PuR Fachtagung

26. Juni 2023

Workshop 5: Zero Waste gleich Zero Diversität? Ansprache unterschiedlicher Bevölkerungsgruppen

Wissenschaftliche Studien zeigen, dass Zero-Waste-Praktiken wie Einkaufen in Unverpackt-Läden oder das Trinken von Leitungswasser hauptsächlich von weißen, weiblichen und gebildeten Menschen umgesetzt werden. Dies hat zur Folge, dass die Bedürfnisse, Motivationen und Gewohnheiten anderer Bevölkerungsgruppen in Forschungsergebnissen kaum sichtbar werden und aus dem Blickfeld politischer Maßnahmen geraten. Workshop 5 befasste sich daher mit der Frage, wie Verpackungsabfallvermeidung gestaltet sein muss, damit alle Bevölkerungsgruppen inkludiert und adressiert werden.

Während des Workshops stellten sich drei Umweltvereine vor, die für ökologisches Handeln begeistern wollen, statt zu moralisieren. Gülcan Nitsch von Yeşil Çember (Türkisch für „Grüner Kreis“) betonte, wie wichtig eine feinfühlige Kommunikation ist, die den kulturellen Kontext der Menschen berücksichtigt. Wichtig ist auch, Abfallvermeidung und die Nutzung von Mehrweglösungen mit einem guten Gefühl zu verknüpfen (z.B. für Café-Betreibende). Julian Fischer vom atip:tap e.V. zeigte anhand von drei typischen Fällen wie wichtig zielgruppenspezifische Strategien sind. So nutzt der Verein beispielsweise ein Video mit einer Influencerin in den Sozialen Medien, um Jugendliche anzusprechen. Habib Weide von Nour Energy e.V. (Arabisch für „Licht“) berichtete von der Initiative GreenIftar zum verpackungsfreien Fastenbrechen. Die Initiative zeigt, dass Moscheen ein geeignetes Setting darstellen, um viele Menschen unterschiedlichen Alters zu erreichen und für Verpackungsabfallvermeidung und andere ökologische Themen zu sensibilisieren.

Im Anschluss an die drei Inputs diskutierten die Teilnehmenden, welche Erkenntnisse aus den drei Beispielen für inklusive Ansätze der Verpackungsabfall-vermeidung gezogen werden können. Wichtig ist, flexibel mit den Menschen vor Ort zu arbeiten – ohne Ideologie und Dogmatik. Es sollte Austausch und Dialog gesucht werden anstatt zu stark auf ein „Expert*innentum“ zu setzen. Eine zielgruppenspezifische Kommunikation kann auf bestehende Überzeugungen und Werte eingehen. Ein mehrdimensionales Vorgehen ist von zentraler Bedeutung: neben Wissensvermittlung und Aufklärung sollte es Vorbilder bzw. Fürsprecher*innen aus der Community geben, Emotionen sollten angesprochen werden und es sollte ein geeigneter Zugang gefunden werden, der auch finanzielle, gesundheitliche und lokale Aspekte einbezieht. Zudem sollten vorhandene Expertisen und bestehende Netzwerke genutzt werden. Möglichst viele heterogene Gruppen erreicht man an niedrigschwelligen Begegnungsorten wie Nachbarschaftshäusern, Kirchen, Moscheen, auf Festen, bei Fußballspielen und anderen lokalen Veranstaltungen.

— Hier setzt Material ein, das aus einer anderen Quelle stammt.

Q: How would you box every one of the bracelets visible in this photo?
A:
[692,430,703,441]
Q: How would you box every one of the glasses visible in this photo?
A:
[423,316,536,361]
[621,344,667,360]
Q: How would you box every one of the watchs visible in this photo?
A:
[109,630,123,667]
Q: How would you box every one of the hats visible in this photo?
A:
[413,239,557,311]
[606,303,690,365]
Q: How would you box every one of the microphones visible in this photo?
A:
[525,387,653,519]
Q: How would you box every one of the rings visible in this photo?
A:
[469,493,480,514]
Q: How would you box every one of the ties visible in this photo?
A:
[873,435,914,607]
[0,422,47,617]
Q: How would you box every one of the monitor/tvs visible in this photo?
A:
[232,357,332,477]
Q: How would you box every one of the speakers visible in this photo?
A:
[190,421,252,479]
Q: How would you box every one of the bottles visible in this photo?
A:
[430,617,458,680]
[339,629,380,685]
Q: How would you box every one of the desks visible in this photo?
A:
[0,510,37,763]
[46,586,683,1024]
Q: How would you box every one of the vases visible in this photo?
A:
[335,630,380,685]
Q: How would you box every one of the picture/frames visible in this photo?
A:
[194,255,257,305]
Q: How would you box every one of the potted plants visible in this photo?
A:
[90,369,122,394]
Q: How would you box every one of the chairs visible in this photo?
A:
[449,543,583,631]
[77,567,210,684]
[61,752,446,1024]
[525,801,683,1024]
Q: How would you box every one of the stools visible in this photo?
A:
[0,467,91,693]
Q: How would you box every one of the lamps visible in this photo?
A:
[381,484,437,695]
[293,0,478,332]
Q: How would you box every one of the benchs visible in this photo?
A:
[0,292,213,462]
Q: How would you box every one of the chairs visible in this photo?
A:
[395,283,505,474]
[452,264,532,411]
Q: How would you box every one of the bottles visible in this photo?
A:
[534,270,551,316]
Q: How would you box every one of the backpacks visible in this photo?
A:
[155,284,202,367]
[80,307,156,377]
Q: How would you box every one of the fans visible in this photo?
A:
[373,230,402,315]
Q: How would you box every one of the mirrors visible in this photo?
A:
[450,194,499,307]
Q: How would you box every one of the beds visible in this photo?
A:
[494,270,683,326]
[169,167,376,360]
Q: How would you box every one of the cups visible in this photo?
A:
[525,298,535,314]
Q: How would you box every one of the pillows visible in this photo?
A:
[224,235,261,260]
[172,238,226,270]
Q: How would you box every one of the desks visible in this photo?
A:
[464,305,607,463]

Offen blieb die Frage, wie sich die Erfahrungen und Learnings zum Thema Leitungswasser auf andere Ansätze, wie z. B Unverpackt-Läden, übertragen lassen, da hier der finanzielle Aspekt insbesondere für einkommensschwache Haushalte eine größere Rolle spielt. Im Bereich Lebensmittelverschwendung gibt es bereits Erfolgsbeispiele wie die App Too Good to Go, bei der übriggebliebene Speisen von Hotels und Gastro-Betrieben über eine Plattform Endverbraucher*innen vergünstigt zum Kauf angeboten werden. Aus solchen Best Practice-Beispielen ergeben sich weitere Fragen für die Verbreitung von Precycling: Wie können solche sozialen Innovationen für die Vermeidung von Verpackungsabfall adaptiert werden? Inwiefern könnte der Bildungsansatz „Casual Learning“, also das spielerische Lernen in öffentlichen Kontexten, für die Entwicklung integrativer Ansätze für die Vermeidung von Verpackungsabfall genutzt werden? Der Workshop verdeutlichte die Bedeutung von Diversität bei der Entwicklung von Precycling-Konzepten und präsentierte erste erfolgreiche Praxisbeispiele, auf denen künftige Entwicklungen aufbauen können.